Justification-Based TMSs
Whenever a rule of inference is used to infer C from P and Q, record that P and Q are the "justifications" of C, so that later one can find P and Q from C, or find C from P and/or Q.
If one ever has a contradiction, P and ~P, one can then trace back through the justifications of P and ~P to find the original premises, and delete one of them.
Similarly, if belief in some proposition P is removed, one can trace forward through the propositions P justifies and remove belief in all dependent consequents, at least those which do not have some other justification.
JTMSs are often separate facilities from the problem solvers they support, and often only record justifications among atomic propositions.
A Negative: The paths of justifications sometimes form loops that prevent belief revision from being performed.
Example of a loop from [E. Charniak, C. Riesbeck, & D. McDermott, Artificial Intelligence Programming, Hillsdale, NJ: Lawrence Erlbaum, 1980, p 197.]

KB:

all(x)(Man(x) => Person(x))
all(x)(Person(x) => Human(x))
all(x)(Human(x) => Person(x))
Man(Fred)

Dependency Network:

Man(Fred) ---->o<---- all(x)(Man(x) => Person(x) | | v Person(Fred) --->o<---- all(x)(Person(x) => Human(x)) ^ | | | | v o<----Human(Fred) ^ | | all(x)(Human(x) => Person(x))

Now if Man(Fred) is retracted, one justification of Person(Fred) goes away, but it has another justification!

A Positive: Justifications are useful for explanation.

Assumption-Based TMSs
ATMSs record with every consequent the original premises (assumptions) on which it depends. This eliminates the possibility of loops and the necessity of tracing through justifications to find the premises. Unfortunately, assumptions are not as useful as justifications for explanation.
A technique for keeping track of assumptions was borrowed from a technique used for Fitch-Style proofs in the Logic of Relevant Implication (see Chapter 3.2).

Semantic Networks
Raphael's SIR

Reference: Bertram Raphael, SIR: Semantic Information Retrieval. In Marvin Minsky, Ed. Semantic Information Processing, MIT Press, Cambridge, MA, 1968, 33-145. (Reprint (partial?) of 1964 Ph.D. dissertation.)
Raphael did not present a graphical representation of "the SIR model" [p. 54], but used Lisp property lists, and spoke about "type-1", "type-2", and type-3" links [pp. 57-58]:

A type-1 link was for a relation R where one and only one y could be in the R relation to any x. For example CHAIR: ((JRIGHT LAMP)...) means the lamp is just to the right of the chair.

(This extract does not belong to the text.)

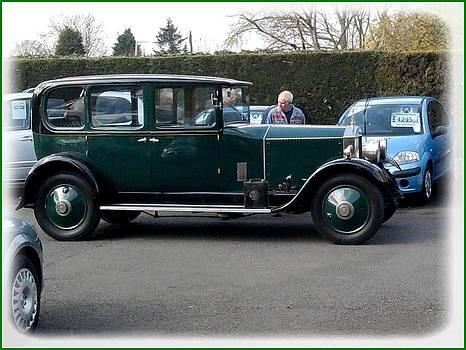 Old Rolls Royce by Geoff Cooper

A type-2 link was for cases where more than one y could be in the R relation to any x. For example, PERSON: ((SUBSET (BOY GIRL MIT-STUDENT))...) means that boys, girls and MIT students are subsets of the set of persons.

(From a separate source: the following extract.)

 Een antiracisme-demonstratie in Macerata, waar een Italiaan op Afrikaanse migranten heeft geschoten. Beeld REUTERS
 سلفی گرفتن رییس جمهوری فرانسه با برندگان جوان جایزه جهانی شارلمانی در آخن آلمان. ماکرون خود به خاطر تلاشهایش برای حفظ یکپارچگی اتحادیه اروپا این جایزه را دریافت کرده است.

A type-3 link was for cases where "descriptive information" needed to be added. For example the representation of "A person has two hands" and "A finger is part of a person" was PERSON: ((SUBPART ((PLIST NAME HAND NUMBER 2) (PLIST NAME FINGER)))...)
[All examples from Raphael, 1968, pp. 57-58.]
A noteworthy "special feature" of SIR was the "exception principle":
"General information about `all the elements' of a set is considered to apply to particular elements only in the absence of more specific information about those elements. Thus it is not necessarily contradictory to learn that `mammals are land animals' and yet `a whale is a mammal which always lives in water.' In the program, this idea is implemented by always referring for desired information to the property-list of the individual concerned before looking at the descriptions of sets to which the individual belongs.
The justification for this departure from the no-exception principles of Aristotelian logic is that this precedence of specific facts over background knowledge seems to be the way people operate, and I wish the computer to communicate with people as naturally as possible.
The present program does not experience the uncomfortable feeling people frequently get when they must face facts like [these]. However, minor programming additions to the present system could require it to identify those instances in which specific information and general information differ; the program could then express its amusement at such paradoxes." [Raphael, 1968, p. 85, italics in original]
This is the first appearance I know of the "exception principle" in AI. It lead to default reasoning, concern with the logical principles underlying its procedural semantics lead to nonmonotonic logics, and it is an ancestor of similar operations in object-oriented programming.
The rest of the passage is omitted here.